提示された文章:
- - -

●(12月1日) 誘導路2本新設/発着遅れ解消へ(12/1読売)
暫定平行滑走路の運用開始後に深刻化した成田空港の発着遅れを改善するため、新東京国際空港公団は、航空機の渋滞が激しい第2旅客ビル─A滑走路間の誘導路を新たに2本設ける方針を固めた。2004年初めの完成を目指す。この発着遅れを巡っては、航空会社60社でつくる団体が、経費削減と定時運航率向上のため、国や公団に改善を申し入れるなど“国際問題”化していた。
誘導路は、滑走路と駐機場を結ぶ航空機の通路。新たに設けるのは長さ約1300メートルと約700メートルの2本で、第2旅客ビルとA滑走路を結ぶ区域に現在ある2本の誘導路の南側に設ける。工費は約36億4000万円。
現誘導路の1本が同ビルや第1旅客ビル南横の駐機場に近接しているため、駐機場に出入りする航空機などで通行が遮断され、渋滞の原因となっていた。新誘導路はこの場所をう回し、通行遮断で生じる混雑を緩和できる。
暫定平行滑走路は今年4月、成田の2本目の滑走路としてオープン。これにともない、航空機の発着数は約1・3倍の1日約480回に増え、誘導路不足と狭い空域が重なり、遅れ問題が深刻化した。
公団が8月に調査したところ、出発便で定刻より30分以上遅れたのは全便の11パーセント、到着便で20分以上遅れたのが全便の3パーセントあった。
新誘導路の効果について、公団は「遅れは大幅に解消できるはず」としている。
【本紙の解説】
暫定滑走路の設計上の無理がこのように誘導路の渋滞に表れている。木の根の誘導路は、木の根にあった育苗ハウス(成田治安法により90年に撤去される)があった場所の一坪共有地などによって、実質的に1・5本しか整備されていない。今度の計画で「約1300メートルと約700メートルの2本」を造るといっているが、一坪共有地などの闘争拠点によって阻まれているので、直線では造れない。
また、これで渋滞が解消できるわけでもない。確かに第2ビル─A滑走路間の渋滞はある程度なくなるだろう。しかし、暫定滑走路関係の渋滞の最大原因は、第2ビル駐機場と暫定滑走路を結ぶ連絡誘導路が一方通行で、そのうえ滑走路脇の誘導路が蛇行しているためだ。これは未買収地の問題が原因なので解決できない。
われわれが指摘してきた通り、欠陥が「国際問題」に発展している。やはり暫定滑走路の欠陥度は相当なものである。
●(12月1日) 成田空港接触事故、管制対応後手/公団発表遅れ(12/2夕刊全紙、12/3全紙と全紙の千葉版)
成田空港の開港以来、初めて航空機同士の接触事故が起きた。現場は、ターミナルと暫定滑走路を結ぶ誘導路。用地買収が思うように進まず狭く蛇行した誘導路に、同空港の運航を管制する国土交通省新東京空港事務所は、以前から航空機がすれ違う危険性を認識していた。しかし、事故現場に擦れ違いの明確な指針はなかったという。暫定滑走路の供用開始から半年余りも、接触の危険と背中合わせでいたことになる。

- - -

掲載データ:
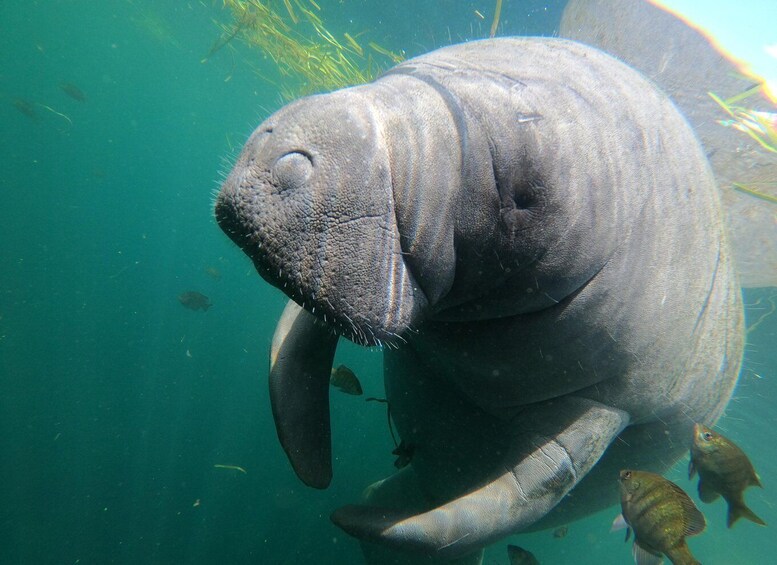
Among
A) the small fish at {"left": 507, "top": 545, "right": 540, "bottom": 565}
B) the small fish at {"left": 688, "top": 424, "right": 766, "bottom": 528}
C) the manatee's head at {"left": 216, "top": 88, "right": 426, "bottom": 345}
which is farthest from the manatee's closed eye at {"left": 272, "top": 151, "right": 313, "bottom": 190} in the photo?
the small fish at {"left": 507, "top": 545, "right": 540, "bottom": 565}

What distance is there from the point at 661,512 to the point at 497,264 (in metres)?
2.04

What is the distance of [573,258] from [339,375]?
3.47 metres

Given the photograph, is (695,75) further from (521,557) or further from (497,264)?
(521,557)

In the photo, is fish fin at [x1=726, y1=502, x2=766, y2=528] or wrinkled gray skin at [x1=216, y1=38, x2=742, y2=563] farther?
fish fin at [x1=726, y1=502, x2=766, y2=528]

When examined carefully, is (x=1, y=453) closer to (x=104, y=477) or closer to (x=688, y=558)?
(x=104, y=477)

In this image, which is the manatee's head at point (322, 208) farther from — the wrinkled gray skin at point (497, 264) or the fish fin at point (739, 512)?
the fish fin at point (739, 512)

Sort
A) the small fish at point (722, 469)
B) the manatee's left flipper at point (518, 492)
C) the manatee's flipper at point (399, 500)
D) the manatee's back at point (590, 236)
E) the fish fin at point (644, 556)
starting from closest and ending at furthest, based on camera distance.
A: the manatee's back at point (590, 236) → the manatee's left flipper at point (518, 492) → the small fish at point (722, 469) → the fish fin at point (644, 556) → the manatee's flipper at point (399, 500)

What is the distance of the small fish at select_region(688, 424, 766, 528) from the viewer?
279cm

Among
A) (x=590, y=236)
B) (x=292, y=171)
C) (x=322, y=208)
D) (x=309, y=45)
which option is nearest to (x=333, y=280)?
(x=322, y=208)

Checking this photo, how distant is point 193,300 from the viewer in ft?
30.2

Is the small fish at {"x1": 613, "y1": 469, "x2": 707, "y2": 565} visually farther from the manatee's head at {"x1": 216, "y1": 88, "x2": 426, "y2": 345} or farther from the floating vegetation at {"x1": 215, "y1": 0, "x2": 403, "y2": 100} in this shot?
the floating vegetation at {"x1": 215, "y1": 0, "x2": 403, "y2": 100}

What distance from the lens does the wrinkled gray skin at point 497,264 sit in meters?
1.31

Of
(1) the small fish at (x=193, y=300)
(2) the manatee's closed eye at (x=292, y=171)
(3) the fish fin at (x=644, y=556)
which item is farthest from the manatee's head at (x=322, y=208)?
(1) the small fish at (x=193, y=300)

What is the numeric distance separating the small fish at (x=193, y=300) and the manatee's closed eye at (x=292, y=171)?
8447 millimetres
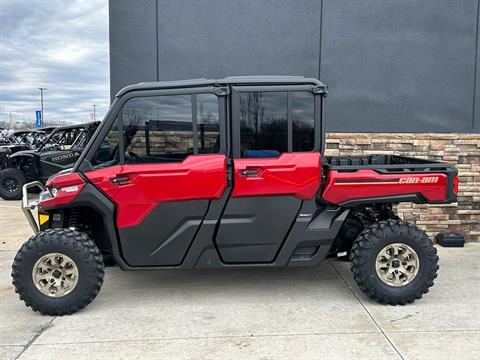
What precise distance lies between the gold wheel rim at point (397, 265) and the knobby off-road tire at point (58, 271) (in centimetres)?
258

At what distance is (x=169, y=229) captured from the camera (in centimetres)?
414

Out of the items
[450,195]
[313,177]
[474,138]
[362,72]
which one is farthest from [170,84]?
[474,138]

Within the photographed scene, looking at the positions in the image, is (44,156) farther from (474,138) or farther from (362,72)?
(474,138)

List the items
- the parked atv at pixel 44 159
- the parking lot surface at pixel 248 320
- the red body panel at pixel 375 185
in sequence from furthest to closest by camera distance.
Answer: the parked atv at pixel 44 159 < the red body panel at pixel 375 185 < the parking lot surface at pixel 248 320

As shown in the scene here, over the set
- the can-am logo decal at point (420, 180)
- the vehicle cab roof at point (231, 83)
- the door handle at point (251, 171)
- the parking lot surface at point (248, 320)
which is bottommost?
the parking lot surface at point (248, 320)

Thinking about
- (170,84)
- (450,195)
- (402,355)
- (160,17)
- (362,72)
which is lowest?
(402,355)

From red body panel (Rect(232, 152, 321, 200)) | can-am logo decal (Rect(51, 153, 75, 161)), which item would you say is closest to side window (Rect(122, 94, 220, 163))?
red body panel (Rect(232, 152, 321, 200))

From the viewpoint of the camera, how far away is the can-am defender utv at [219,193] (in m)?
4.05

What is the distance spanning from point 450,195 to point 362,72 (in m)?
3.21

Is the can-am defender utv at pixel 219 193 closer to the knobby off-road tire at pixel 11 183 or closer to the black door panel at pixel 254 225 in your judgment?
the black door panel at pixel 254 225

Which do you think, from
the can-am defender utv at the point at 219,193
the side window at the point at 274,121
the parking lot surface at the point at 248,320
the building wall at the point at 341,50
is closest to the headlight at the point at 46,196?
the can-am defender utv at the point at 219,193

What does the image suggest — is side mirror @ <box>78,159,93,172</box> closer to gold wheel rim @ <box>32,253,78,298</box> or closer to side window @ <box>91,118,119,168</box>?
side window @ <box>91,118,119,168</box>

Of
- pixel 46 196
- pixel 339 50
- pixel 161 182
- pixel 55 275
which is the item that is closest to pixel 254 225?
pixel 161 182

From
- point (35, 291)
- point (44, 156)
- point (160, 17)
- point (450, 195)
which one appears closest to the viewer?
point (35, 291)
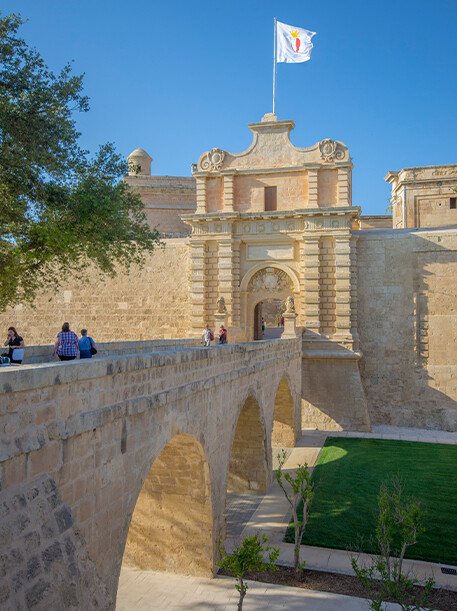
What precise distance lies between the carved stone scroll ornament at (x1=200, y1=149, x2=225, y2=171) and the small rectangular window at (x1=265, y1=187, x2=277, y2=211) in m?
2.13

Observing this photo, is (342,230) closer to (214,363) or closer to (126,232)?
(126,232)

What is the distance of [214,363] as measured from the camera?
27.3 feet

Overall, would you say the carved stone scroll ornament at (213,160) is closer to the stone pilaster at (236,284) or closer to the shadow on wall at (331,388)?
the stone pilaster at (236,284)

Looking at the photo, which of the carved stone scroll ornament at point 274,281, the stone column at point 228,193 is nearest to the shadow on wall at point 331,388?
the carved stone scroll ornament at point 274,281

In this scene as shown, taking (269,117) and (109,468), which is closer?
(109,468)

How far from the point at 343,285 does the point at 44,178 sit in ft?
37.9

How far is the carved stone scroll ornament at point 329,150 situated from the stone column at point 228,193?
11.6 feet

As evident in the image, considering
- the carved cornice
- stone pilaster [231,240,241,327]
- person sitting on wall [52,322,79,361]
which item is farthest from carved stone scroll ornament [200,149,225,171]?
person sitting on wall [52,322,79,361]

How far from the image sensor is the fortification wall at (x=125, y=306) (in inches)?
833

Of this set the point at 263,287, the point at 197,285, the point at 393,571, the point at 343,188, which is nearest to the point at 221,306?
the point at 197,285

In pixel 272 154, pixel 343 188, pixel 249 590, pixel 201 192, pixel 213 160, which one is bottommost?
pixel 249 590

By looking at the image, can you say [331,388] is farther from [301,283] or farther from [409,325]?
[301,283]

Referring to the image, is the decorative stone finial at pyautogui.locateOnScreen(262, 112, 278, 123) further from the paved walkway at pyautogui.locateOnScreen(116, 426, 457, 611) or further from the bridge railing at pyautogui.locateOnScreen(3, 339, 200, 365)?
the paved walkway at pyautogui.locateOnScreen(116, 426, 457, 611)

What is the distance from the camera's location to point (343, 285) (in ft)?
62.4
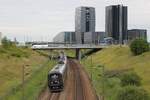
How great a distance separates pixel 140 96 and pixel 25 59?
10137cm

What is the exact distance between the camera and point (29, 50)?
184250 mm

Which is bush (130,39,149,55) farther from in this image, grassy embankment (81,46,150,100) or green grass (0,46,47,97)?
green grass (0,46,47,97)

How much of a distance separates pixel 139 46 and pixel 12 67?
134 feet

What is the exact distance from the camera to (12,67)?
4801 inches

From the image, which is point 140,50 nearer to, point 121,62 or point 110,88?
point 121,62

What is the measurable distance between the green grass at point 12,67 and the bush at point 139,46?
30.5 m

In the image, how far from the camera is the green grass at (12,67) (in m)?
88.4

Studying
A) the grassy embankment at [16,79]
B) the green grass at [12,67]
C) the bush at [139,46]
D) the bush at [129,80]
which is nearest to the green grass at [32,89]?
the grassy embankment at [16,79]

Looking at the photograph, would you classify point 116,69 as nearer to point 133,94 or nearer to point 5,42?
point 133,94

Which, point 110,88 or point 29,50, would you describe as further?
point 29,50

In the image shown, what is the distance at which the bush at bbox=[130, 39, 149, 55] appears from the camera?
138250 millimetres

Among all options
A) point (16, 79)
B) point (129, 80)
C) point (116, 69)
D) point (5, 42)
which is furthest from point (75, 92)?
point (5, 42)

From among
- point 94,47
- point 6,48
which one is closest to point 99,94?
point 6,48

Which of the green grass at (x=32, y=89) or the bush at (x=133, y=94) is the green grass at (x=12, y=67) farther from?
the bush at (x=133, y=94)
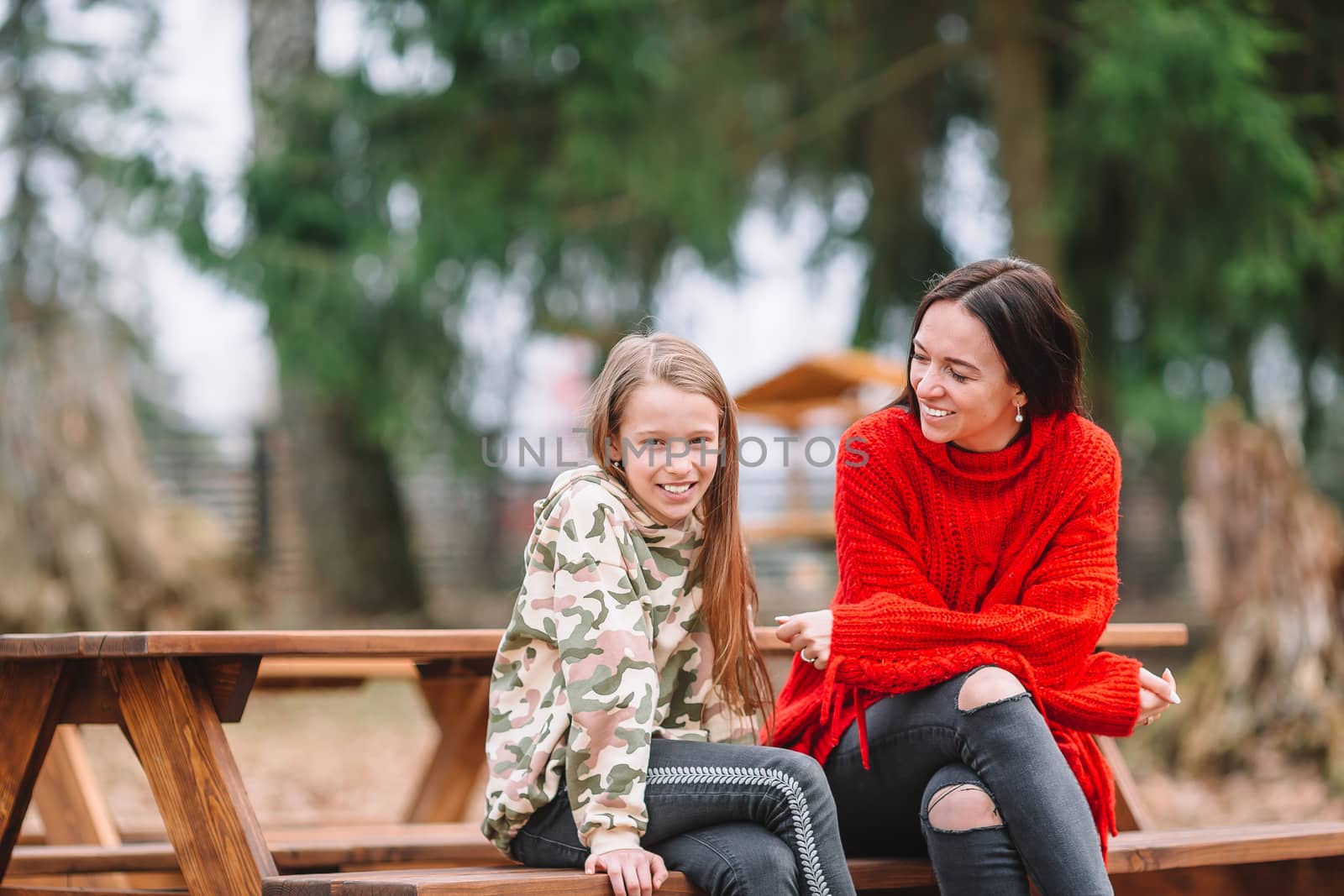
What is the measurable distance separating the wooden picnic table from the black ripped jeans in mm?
748

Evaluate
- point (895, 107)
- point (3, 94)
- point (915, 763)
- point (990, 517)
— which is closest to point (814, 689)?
point (915, 763)

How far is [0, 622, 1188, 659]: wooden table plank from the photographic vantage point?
191 cm

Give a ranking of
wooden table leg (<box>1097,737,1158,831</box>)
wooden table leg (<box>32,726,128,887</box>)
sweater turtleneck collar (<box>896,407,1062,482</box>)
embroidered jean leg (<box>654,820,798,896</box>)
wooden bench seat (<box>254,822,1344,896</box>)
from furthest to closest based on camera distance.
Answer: wooden table leg (<box>32,726,128,887</box>) → wooden table leg (<box>1097,737,1158,831</box>) → sweater turtleneck collar (<box>896,407,1062,482</box>) → embroidered jean leg (<box>654,820,798,896</box>) → wooden bench seat (<box>254,822,1344,896</box>)

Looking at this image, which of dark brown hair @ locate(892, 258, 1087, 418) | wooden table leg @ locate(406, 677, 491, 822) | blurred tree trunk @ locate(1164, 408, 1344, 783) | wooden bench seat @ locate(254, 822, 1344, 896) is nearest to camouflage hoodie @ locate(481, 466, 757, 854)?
wooden bench seat @ locate(254, 822, 1344, 896)

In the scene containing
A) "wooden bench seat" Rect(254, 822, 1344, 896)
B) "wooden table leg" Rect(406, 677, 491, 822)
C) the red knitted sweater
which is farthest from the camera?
"wooden table leg" Rect(406, 677, 491, 822)

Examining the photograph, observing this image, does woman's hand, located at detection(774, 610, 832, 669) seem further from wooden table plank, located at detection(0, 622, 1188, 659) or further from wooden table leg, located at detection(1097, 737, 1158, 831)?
wooden table leg, located at detection(1097, 737, 1158, 831)

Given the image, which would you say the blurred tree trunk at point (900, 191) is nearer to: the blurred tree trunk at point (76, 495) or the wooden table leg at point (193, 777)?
the blurred tree trunk at point (76, 495)

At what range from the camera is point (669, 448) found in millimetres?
2102

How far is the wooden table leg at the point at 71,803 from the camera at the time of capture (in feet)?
10.1

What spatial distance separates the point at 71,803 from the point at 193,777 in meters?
1.34

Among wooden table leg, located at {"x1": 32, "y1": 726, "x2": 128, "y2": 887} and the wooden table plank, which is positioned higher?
the wooden table plank

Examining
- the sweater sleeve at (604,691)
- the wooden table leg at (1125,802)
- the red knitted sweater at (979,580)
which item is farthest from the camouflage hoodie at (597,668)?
the wooden table leg at (1125,802)

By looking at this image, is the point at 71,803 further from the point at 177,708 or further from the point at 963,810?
the point at 963,810

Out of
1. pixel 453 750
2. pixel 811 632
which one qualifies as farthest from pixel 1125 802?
pixel 453 750
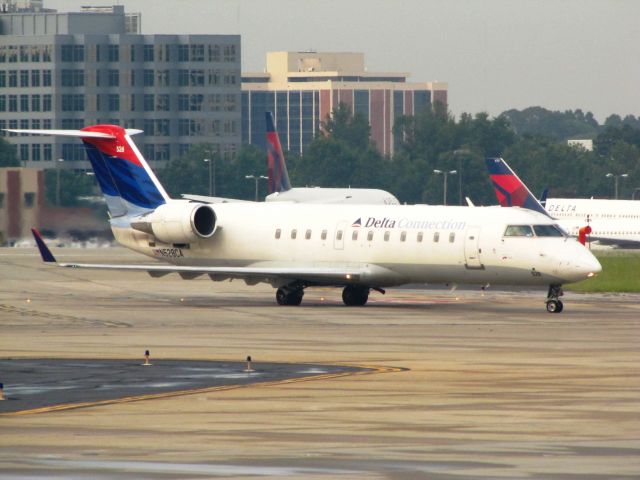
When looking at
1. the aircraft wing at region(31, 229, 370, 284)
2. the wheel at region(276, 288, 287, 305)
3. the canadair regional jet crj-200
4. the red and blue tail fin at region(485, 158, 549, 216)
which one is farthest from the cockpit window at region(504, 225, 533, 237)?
the red and blue tail fin at region(485, 158, 549, 216)

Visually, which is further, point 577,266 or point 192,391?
point 577,266

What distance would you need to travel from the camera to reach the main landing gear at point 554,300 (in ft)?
155

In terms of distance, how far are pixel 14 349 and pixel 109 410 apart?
1100 centimetres

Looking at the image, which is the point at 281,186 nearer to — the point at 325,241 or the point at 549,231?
the point at 325,241

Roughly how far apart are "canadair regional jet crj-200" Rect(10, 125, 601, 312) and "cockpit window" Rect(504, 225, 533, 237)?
0.03 m

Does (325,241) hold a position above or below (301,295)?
above

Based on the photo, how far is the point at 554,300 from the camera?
1860 inches

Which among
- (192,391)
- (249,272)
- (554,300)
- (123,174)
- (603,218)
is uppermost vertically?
(123,174)

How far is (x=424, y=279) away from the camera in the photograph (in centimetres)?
4869

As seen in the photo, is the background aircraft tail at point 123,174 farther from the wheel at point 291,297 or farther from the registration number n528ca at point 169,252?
the wheel at point 291,297

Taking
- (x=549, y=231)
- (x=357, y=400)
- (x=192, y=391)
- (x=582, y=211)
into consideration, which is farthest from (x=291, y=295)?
(x=582, y=211)

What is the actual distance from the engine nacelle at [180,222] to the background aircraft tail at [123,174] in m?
0.85

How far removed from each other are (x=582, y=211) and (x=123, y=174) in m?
68.2

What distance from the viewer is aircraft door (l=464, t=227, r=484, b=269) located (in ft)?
155
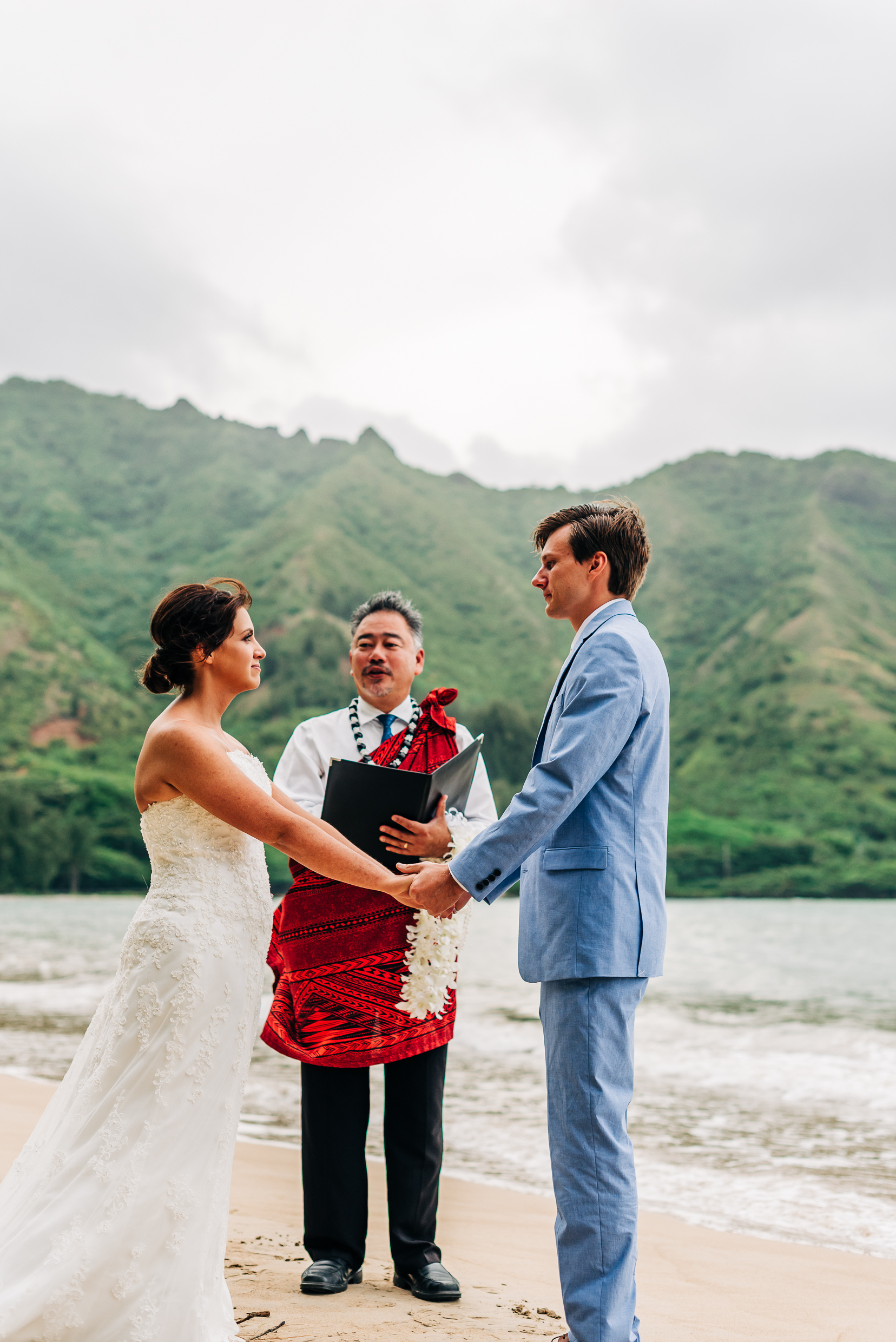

- - -

課題のねらい:
成田空港の記事を、最後の文の後から書き継いでください。 データは成田空港の記事とは別の資料です。

記述による回答:
1日に発生した事故の現場は、暫定滑走路の南端誘導路。離陸待ちの中型機の後方を大型機が通過する際に起きたが、滑走路の手前の停止線と、後方を通過する誘導路の中心線の間は約94メートルしかない。ここに、全長54メートルの中型機が待機したため、残された幅は約40メートル。このスペースを長さ30メートルの主翼の大型機が通過するのだから、約10メートルしか余裕がない。
ただでさえ狭いのに、同誘導路は反対派農家の所有地を避けるため蛇行しており、さらに両機は接近する。パイロットには高度な技術が要求される地点だった。
これまで、同事務所はボーイング777機(全長74メートル)同士のすれ違いは不可能として禁止していたが、それ以外の機材は、管制官とパイロットの経験と裁量に一任していた。ボーイング777以外でも、計算上は擦れ違いが不可能な機材の組み合わせはあるのに、通行を禁止する規定はなかった。事故を起こした両機とも管制から通行許可を得ていた。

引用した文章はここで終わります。